A Junta Comercial do Estado de São Paulo (Jucesp) registrou a abertura de 24.734 empresas em outubro de 2020 – um acréscimo de cerca de 30%, se comparado ao mesmo período do ano passado, quando foram constituídos 18.953 negócios.

O levantamento, que é realizado há 22 anos pelo órgão, indica um recorde histórico combinado com a sexta alta consecutiva de empresas abertas desde abril de 2020.

O aumento do empreendedorismo reflete também nos números consolidados pela Federação Brasileira de Bancos (Febraban).


Entre 16 de março e 23 de outubro deste ano, o setor bancário somou R$ 247,8 bilhões de concessões de crédito para micro e pequenas empresas, incluindo novos contratos e renovações.

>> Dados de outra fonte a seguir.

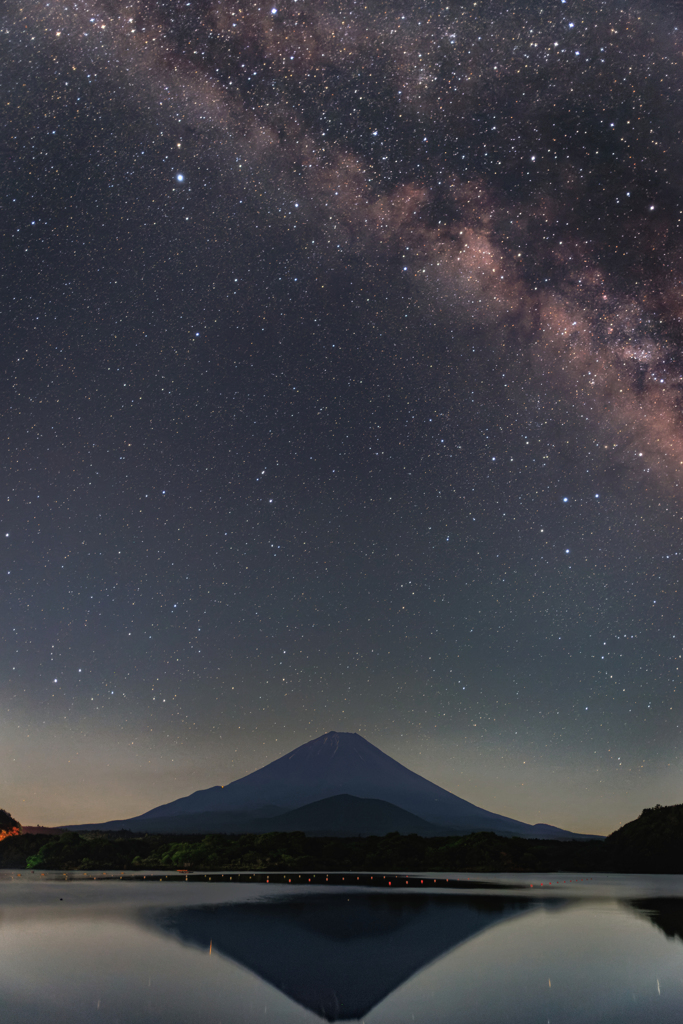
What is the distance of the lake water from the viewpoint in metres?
14.0

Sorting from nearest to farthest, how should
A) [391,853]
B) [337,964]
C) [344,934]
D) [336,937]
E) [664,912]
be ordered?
1. [337,964]
2. [336,937]
3. [344,934]
4. [664,912]
5. [391,853]

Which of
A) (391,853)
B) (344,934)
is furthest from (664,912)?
(391,853)

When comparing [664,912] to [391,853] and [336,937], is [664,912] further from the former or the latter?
[391,853]

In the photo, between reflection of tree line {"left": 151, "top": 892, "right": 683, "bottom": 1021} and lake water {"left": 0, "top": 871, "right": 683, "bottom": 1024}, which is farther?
reflection of tree line {"left": 151, "top": 892, "right": 683, "bottom": 1021}

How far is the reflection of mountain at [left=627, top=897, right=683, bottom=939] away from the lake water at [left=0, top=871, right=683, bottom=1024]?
0.40 feet

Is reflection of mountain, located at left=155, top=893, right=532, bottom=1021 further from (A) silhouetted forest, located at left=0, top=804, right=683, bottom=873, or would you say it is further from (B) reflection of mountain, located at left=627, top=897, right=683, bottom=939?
(A) silhouetted forest, located at left=0, top=804, right=683, bottom=873

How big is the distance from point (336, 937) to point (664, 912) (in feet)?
54.0

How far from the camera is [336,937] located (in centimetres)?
2264

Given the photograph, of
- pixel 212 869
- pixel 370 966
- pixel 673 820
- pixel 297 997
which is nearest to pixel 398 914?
pixel 370 966

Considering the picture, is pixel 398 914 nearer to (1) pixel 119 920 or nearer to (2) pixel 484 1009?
(1) pixel 119 920

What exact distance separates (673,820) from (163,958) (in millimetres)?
77193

Em grande parte dos casos, a perda do emprego formal, que foi bastante impactado pela pandemia, tem levado os profissionais a iniciarem um negócio próprio. Mas, apesar da oferta de crédito, é preciso cautela no momento de solicitar um empréstimo.

“Mesmo quando se trata de uma alternativa de trabalho e de ganhos para quem perdeu o emprego, a abertura de uma empresa pede sempre ponderação e planejamento”, afirma o gerente da agência de Campinas da Sicredi Iguaçu PR/SC/SP, Marco Tejeda.

Segundo ele, a possibilidade de contrair um empréstimo para alavancar o próprio negócio deve figurar no topo das listas de avaliações e de decisões do futuro empreendedor.

“É preciso considerar a finalidade do dinheiro que será tomado e de que maneira esse empréstimo vai comprometer o orçamento da nova empresa. A falta de planejamento pode levar ao endividamento, caso o empresário não tenha como honrar os compromissos assumidos junto à instituição financeira”, alerta o especialista.

Quem empresta dinheiro deve ter pleno conhecimento dos produtos oferecidos e das taxas cobradas.

“Alguns bancos agregam produtos ao empréstimo. Neste caso, é fundamental que se tenha certeza de que os valores contratados não sejam superiores aos que realmente o empreendedor deseja e precisa”, destaca.

Quando o planejamento é a alma do novo negócio, o empréstimo pode ser bastante benéfico na avaliação de Tejeda.

“O recurso tomado para melhorar a infraestrutura ou alguma outra medida que impacte positivamente o faturamento, sem endividamento maior que a capacidade de pagamento e que comprometa o orçamento, é a melhor alternativa para o empreendedor”, exemplifica.

O especialista recomenda que o futuro empresário faça pesquisas em mais de uma instituição, pois os cenários podem ser bastante diversos.

“Em relação ao Sicredi, como se trata de uma instituição financeira cooperativa, as taxas oferecidas são, sem dúvida, as melhores do mercado. Além disso, o associado tem participação nas sobras, que são os resultados da cooperativa”, ressalta.